* start GIVEN TEXT *

Many of our friends and family were far more menaced by the storm system than we were and I spent much of the past day worried about them. My in-laws who live on the Eastern Shore of the Chesapeake Bay and who lost their home from the storm surge in Isabel. My sister-in-law in Pennsylvania. My dear friends in the metro Manhattan area.

That is the shared crisis. The one nearly everyone commiserated about. The one that felt almost like background noise to the more private crisis of my father's frailty.

During the terrible days following the 9/11 terror, a dear friend was coping with her own personal destruction: her partner had just sustained a massive brain hemorrhage, which left him, in his 30's, mostly paralyzed and with difficulty communicating. While the nation shared the grief of a loss that felt communal, she was locked in her own grief. I remember her talking about her simultaneous guilt, relief, and despair. In a strange way, her private crisis protected her from experiencing the country's crisis, but it also isolated her.

My father will turn 90 this coming April. I have been blessed beyond measure to have him in my life this long. I was my parents' late in life baby and many of my peers have already lost their (younger) parents. Yet, I can't help but keenly feel the loss of the man I have always relied on, always looked up to (and not just because he is over 6 feet tall!) and resent the way life has upended our parent/child relationship.

Our family's own 'perfect storm' is a combination of my father's kidney failure, dialysis, an inoperable aneurism, and the recent loss of my mother, his companion of more than 60 years.

None of this--not the track of terrible storms, not the fact of our mortality, not the fact that we will all experience loss--is under our control.

It does not make any of it easier to face.

1 comment:

  1. LIsa, I apologize that I apparently missed reading this when it was published. Now I have a clearer idea of what your family has been dealing with. As always, you all are in my thoughts and prayers. Much love.

* end GIVEN TEXT *

SHORT PROBLEM 1
In the post about the writer's father, what age will he turn this coming April?
SHORT PROBLEM 2
Report every line of the listing that contains the word "fuselage".

* start RECORDS TO USE *

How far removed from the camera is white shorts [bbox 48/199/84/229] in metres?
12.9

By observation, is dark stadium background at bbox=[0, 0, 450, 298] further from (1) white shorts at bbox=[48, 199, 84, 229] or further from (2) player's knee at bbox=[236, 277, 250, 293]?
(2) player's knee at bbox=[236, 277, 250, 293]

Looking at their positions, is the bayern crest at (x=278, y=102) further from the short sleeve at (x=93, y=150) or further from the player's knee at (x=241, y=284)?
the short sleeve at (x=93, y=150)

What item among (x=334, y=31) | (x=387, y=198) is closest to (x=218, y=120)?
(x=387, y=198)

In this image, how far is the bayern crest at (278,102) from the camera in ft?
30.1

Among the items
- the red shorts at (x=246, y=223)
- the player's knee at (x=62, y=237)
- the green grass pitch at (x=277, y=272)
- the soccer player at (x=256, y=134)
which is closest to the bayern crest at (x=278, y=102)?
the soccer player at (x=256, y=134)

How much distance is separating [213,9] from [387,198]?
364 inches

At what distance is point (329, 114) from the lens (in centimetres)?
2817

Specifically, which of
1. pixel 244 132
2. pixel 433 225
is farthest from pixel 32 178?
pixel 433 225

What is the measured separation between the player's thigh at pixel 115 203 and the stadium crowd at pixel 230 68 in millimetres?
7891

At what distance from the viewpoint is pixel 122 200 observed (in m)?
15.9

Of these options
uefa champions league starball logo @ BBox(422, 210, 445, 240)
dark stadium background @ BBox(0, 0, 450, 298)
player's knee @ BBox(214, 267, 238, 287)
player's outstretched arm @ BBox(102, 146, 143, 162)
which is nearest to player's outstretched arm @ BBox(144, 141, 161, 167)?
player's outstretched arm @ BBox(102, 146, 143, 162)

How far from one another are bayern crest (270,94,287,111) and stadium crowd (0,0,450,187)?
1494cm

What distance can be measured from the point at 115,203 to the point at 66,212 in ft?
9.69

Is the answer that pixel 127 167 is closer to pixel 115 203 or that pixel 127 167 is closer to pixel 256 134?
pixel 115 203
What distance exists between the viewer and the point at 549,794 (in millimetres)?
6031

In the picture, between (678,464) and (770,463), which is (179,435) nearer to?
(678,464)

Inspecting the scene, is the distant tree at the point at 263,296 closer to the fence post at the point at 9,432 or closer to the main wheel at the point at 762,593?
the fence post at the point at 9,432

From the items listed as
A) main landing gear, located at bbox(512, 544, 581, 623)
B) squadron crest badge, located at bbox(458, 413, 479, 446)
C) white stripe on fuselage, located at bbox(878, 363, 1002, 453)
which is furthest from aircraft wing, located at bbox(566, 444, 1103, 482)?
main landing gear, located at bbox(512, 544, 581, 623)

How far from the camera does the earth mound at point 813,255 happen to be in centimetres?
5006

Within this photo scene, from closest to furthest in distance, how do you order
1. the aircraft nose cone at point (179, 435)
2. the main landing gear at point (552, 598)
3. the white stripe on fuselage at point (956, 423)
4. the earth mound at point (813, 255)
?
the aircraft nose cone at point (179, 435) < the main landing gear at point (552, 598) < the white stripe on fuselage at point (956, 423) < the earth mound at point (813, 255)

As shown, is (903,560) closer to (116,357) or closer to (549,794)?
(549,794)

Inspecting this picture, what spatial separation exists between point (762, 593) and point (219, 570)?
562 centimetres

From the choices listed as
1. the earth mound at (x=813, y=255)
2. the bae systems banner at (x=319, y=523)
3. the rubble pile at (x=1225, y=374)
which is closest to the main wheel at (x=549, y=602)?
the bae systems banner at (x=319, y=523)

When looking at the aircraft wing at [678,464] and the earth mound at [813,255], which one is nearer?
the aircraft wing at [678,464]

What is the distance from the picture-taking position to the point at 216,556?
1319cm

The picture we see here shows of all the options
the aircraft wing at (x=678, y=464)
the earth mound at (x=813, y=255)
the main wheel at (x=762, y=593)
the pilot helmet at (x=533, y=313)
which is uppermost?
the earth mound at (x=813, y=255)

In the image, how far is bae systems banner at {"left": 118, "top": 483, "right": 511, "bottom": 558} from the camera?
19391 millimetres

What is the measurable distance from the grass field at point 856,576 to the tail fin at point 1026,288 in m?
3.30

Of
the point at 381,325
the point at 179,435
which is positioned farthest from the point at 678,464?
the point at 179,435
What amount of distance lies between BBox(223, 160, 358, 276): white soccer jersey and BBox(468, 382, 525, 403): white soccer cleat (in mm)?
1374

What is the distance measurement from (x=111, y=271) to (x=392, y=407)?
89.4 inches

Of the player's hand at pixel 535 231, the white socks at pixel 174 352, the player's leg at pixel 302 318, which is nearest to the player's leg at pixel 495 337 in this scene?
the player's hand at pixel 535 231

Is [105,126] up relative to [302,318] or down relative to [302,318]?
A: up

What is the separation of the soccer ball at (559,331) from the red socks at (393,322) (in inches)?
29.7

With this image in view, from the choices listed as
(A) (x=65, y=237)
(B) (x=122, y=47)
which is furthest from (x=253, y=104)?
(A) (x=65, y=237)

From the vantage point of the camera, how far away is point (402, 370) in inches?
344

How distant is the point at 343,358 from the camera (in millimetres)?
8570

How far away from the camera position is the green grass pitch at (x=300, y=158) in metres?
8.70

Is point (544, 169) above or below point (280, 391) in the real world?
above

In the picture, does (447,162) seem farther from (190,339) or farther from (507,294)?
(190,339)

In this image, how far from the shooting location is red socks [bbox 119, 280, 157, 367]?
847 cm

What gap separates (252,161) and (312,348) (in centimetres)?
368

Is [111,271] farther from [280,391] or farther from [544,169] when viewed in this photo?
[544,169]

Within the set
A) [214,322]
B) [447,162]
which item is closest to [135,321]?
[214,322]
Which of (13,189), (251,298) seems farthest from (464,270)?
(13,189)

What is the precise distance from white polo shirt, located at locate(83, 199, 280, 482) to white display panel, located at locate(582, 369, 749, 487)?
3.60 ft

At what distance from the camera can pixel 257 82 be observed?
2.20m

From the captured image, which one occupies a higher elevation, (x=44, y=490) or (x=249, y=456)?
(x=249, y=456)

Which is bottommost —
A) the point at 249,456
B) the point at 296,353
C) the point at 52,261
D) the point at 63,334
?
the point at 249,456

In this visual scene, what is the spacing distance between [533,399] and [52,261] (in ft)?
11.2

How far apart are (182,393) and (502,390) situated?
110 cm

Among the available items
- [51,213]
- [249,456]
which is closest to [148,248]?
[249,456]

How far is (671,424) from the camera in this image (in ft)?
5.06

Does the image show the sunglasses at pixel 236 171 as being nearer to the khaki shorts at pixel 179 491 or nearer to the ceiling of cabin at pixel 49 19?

* end RECORDS TO USE *

EXERCISE ANSWER 1
90

EXERCISE ANSWER 2
C) white stripe on fuselage, located at bbox(878, 363, 1002, 453)
3. the white stripe on fuselage at point (956, 423)
the aircraft nose cone at point (179, 435) < the main landing gear at point (552, 598) < the white stripe on fuselage at point (956, 423) < the earth mound at point (813, 255)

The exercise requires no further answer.